Open LLH-Harward opened 5 months ago
Could you provide more details/clues about why the HF version (L-640) of YOLO-World is better than the GitHub version (X-1280)? BTW, the HuggingFace demo only uses L-640
.
Thank you for your response. I apologize if I wasn't clear earlier. I meant to point out that on Hugging Face, the models with a 1280 input seem to be more effective at detecting small objects. While Roboflow Inference and Supervision does support video processing, it currently only offers basic models like v2-l, v2-x, and lacks access to other 1280 models. Could you kindly inform me if there's a method to directly use custom weights (for instance, those obtained from training) for video inference?
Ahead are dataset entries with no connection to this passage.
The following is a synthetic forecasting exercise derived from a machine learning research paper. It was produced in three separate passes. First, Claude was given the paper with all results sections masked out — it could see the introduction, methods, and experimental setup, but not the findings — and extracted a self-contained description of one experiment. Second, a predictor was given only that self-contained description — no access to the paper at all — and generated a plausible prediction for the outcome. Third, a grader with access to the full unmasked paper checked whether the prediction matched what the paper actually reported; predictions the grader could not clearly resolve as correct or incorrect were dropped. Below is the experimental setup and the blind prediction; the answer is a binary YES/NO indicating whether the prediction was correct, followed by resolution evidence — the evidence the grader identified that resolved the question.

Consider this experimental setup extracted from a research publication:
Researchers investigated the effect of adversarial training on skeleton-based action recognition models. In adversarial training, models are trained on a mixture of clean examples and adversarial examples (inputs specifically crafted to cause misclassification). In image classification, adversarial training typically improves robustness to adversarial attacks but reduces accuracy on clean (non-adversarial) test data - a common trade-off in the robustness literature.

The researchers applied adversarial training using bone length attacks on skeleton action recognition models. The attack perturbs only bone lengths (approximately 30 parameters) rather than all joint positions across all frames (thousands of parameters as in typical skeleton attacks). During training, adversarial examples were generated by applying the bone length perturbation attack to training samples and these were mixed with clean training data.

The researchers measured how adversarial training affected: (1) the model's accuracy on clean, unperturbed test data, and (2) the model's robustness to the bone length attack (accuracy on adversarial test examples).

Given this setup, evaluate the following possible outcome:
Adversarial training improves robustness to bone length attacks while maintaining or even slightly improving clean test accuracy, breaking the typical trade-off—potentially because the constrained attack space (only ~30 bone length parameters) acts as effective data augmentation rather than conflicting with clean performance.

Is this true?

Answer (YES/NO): YES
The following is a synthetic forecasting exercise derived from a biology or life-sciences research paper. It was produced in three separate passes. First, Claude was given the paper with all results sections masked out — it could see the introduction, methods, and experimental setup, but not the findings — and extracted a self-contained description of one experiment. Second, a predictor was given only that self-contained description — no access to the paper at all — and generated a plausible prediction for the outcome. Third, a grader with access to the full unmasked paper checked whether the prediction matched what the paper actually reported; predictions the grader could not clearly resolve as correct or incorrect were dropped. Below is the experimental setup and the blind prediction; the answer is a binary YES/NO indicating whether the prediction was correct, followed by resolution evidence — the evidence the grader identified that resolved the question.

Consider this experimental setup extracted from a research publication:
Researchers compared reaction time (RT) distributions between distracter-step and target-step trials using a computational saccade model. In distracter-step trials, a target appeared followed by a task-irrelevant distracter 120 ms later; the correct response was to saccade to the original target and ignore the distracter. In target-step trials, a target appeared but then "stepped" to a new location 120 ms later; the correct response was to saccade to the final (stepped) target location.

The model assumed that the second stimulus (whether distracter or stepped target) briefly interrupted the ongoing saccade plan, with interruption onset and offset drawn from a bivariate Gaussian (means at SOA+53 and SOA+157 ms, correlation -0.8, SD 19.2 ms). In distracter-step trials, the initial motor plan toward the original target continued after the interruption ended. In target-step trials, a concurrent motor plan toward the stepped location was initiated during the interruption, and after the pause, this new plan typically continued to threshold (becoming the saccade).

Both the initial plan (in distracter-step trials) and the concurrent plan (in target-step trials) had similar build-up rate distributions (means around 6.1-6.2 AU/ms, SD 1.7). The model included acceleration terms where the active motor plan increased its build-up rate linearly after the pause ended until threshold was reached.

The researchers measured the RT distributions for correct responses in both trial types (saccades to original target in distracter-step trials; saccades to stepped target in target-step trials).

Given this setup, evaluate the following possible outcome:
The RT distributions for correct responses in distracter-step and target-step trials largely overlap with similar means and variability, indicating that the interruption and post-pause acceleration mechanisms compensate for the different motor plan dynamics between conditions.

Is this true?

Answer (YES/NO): YES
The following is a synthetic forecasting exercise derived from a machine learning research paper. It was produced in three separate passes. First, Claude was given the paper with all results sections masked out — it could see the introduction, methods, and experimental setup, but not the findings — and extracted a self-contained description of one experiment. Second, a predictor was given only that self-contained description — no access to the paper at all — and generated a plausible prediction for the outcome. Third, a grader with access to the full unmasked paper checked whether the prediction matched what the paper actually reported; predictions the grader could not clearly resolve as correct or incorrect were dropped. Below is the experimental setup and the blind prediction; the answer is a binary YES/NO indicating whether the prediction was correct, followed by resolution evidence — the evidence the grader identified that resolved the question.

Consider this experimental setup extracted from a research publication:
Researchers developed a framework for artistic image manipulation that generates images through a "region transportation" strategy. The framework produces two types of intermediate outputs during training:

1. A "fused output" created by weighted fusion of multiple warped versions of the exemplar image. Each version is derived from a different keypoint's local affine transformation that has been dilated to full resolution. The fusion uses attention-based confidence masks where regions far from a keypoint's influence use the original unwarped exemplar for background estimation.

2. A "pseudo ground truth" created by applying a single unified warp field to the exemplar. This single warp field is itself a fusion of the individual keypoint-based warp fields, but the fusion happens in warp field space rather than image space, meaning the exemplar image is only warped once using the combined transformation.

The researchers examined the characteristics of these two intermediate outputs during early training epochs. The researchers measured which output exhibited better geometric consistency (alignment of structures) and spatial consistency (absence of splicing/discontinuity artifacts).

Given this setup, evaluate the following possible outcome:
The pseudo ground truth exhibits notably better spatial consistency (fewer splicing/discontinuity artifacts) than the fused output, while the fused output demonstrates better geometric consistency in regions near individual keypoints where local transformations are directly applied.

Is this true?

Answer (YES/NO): NO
Sure, I saw many requests for inferencing with videos and I'll increase the priority of it. And I'll notify you if I make it, not too long.
Thank you so much.
Hi @LLH-Harward, the latest update has supported video inference. Please check demo/video_demo.py
.
Thank you so much! I'll try it later.
hello,When I used video_demo.py for inference, the following error occurred, showing that there is no "data/coco/lvis/lvis_v1_minival_inserted_image_name.json" I found the relevant content in the model's configuration file "yolo_world_v2_x_vlpan_bn_2e-3_100e_4x8gpus_obj365v1_goldg_train_1280ft_lvis_minival.py". How to solve this problem? Can you give relevant guidance? Related configuration: torch+cu118==2.1.1 torchvision+cu118==0.16.1 mmcv==2.0.0rc4 mmdet==3.0.0 mmengine==0.10.3 mmyolo==0.6.0
BUG: inputs: python video_demo.py D:\YOLO-World-master\configs\pretrain\yolo_world_v2_x_vlpan_bn_2e-3_100e_4x8gpus_obj365v1_goldg_train_1280ft_lvis_minival.py D:\YOLO-World-master\pretrained_weights\ yolo_world_v2_x_obj365v1_goldg_cc3mlite_pretrain_1280ft-14996a36.pth D:\YOLO-World-master\result.mp4 "people,laptop,book,bottle,pen,phone" --out out111
bin C:\Users\714\AppData\Roaming\Python\Python39\site-packages\bitsandbytes\libbitsandbytes_cuda118.dll
Loads checkpoint by local backend from path: D:\YOLO-World-master\pretrained_weights\yolo_world_v2_x_obj365v1_goldg_cc3mlite_pretrain_1280ft-14996a36.pth
Traceback (most recent call last):
File "D:\YOLO-World-master\demo\video_demo.py", line 109, in
New developments: After I completed the json file and its path required in the configuration file "yolo_world_v2_x_vlpan_bn_2e-3_100e_4x8gpus_obj365v1_goldg_train_1280ft_lvis_minival.py", and modified for frame in track_iter_progress(video_reader): in video_demo.py to for frame in video_reader:, the code can now run normally and produce results.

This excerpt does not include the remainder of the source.